Step 2: Spark streaming to consume the data from the topic:
In step 1 we have tested that KAFKA custom producer has produced the input data to topic. In this step we have to invoke the spark streaming to consume the data that is being sent from the topic. That can be done using the below command:
/bivibes_install_directory/spark/spark-2.2.0-bin-hadoop2.7/bin/spark-submit --jars /bivibes_install_directory/spark/spark-2.2.0-bin-hadoop2.7/jars/spark-streaming-kafka-0-8-assembly_2.11-2.2.0.jar --driver-class-path /bivibes_install_directory/spark/spark-2.2.0-bin-hadoop2.7/jars/spark-streaming-kafka-0-8-assembly_2.11-2.2.0 /bivibes_install_directory/sparkConsumer.py bivibes.sample
The above green highlighted are the input parameters for this command
After running the above command open another terminal and run the command to produce the data to topic again.

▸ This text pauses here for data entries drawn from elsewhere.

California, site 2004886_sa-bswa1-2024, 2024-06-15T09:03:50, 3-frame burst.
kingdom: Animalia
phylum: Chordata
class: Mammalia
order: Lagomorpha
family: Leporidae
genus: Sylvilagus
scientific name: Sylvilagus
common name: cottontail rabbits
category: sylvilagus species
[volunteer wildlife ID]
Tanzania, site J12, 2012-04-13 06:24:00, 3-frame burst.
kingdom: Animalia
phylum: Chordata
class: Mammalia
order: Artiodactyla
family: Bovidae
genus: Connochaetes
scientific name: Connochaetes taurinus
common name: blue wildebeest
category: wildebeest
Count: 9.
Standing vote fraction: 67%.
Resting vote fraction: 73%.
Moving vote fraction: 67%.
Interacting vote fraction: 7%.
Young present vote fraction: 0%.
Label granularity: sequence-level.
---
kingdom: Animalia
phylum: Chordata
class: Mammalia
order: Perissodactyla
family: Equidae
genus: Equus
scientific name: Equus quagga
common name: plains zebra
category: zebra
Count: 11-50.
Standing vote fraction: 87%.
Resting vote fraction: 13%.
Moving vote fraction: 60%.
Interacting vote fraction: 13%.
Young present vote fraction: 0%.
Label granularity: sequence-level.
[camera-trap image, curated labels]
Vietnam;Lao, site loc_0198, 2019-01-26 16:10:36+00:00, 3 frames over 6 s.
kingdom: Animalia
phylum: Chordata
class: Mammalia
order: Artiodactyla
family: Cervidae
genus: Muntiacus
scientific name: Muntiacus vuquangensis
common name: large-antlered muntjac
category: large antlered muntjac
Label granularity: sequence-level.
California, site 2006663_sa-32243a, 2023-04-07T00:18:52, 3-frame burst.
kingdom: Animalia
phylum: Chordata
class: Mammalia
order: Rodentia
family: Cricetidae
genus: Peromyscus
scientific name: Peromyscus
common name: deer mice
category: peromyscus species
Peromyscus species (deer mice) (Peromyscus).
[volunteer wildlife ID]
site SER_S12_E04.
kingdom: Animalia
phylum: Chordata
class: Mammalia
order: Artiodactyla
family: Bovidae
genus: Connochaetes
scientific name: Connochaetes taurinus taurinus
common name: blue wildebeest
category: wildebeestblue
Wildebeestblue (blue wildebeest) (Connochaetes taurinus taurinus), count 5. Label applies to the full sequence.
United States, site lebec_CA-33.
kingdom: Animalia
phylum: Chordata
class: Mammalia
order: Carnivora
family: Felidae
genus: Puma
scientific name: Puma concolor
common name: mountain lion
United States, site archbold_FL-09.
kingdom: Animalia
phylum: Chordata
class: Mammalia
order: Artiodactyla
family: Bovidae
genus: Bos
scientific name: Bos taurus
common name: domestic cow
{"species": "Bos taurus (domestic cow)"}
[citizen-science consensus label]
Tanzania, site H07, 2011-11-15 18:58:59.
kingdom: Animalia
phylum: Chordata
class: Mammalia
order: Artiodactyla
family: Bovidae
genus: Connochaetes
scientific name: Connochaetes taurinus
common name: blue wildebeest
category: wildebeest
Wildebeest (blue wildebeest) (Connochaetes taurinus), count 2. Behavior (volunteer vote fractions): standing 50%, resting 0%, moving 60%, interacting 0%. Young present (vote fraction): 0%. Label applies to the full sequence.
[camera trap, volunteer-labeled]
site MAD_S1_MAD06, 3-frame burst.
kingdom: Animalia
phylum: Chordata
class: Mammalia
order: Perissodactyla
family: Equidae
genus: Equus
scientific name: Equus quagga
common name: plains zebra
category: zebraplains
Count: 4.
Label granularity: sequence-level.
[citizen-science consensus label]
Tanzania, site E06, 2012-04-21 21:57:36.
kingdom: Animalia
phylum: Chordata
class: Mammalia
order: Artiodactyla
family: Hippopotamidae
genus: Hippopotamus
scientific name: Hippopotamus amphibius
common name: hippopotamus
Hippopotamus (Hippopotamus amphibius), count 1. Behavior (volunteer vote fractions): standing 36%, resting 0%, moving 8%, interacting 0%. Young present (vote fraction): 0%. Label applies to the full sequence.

java -jar prod.jar bivibes.sample /bivibes_install_directory/input
The above green highlighted are the input parameters for this command.
Once you produce the data by running the above command you can see the below data coming in the first consumer window; since we have given the code to show the data for testing purpose.
Step 3: Connect to Cassandra and create the table
Navigate to the path just before bin and type the below commands:
bin/cqlsh
Step 3.1:
Type the below sql commands one by one. Don’t forget to append semicolon. (;)
#create keyspace
create keyspace bivibes WITH REPLICATION = { 'class' : 'NetworkTopologyStrategy', 'datacenter1' : 1 } AND DURABLE_WRITES = false;
#use keyspace
use bivibes;
#create table command:
Create table sample(--here give the column names along with the data type---);
ex: create table anzsample(id int PRIMARY KEY, name text, dept text);
NB: Now that we created the table in Cassandra we can write the data produced by Kafka to Cassandra. In the sparkConsumer.py file we have edited the code to write to the Cassandra table. PFB the code snippet form sparkConsumer.py file for writing the data. After editing this code repeat the step 2 so that kafka producer will again produce the data and spark streaming will consume the data and write the data to Cassandra.
cassandraWrite.options(table="sample_data", keyspace="bivibes").mode("append").save()
Step 3.2: To view the data in the Cassandra table after step 3.1:
Connect to Cassandra and just run the sql
Select * from sample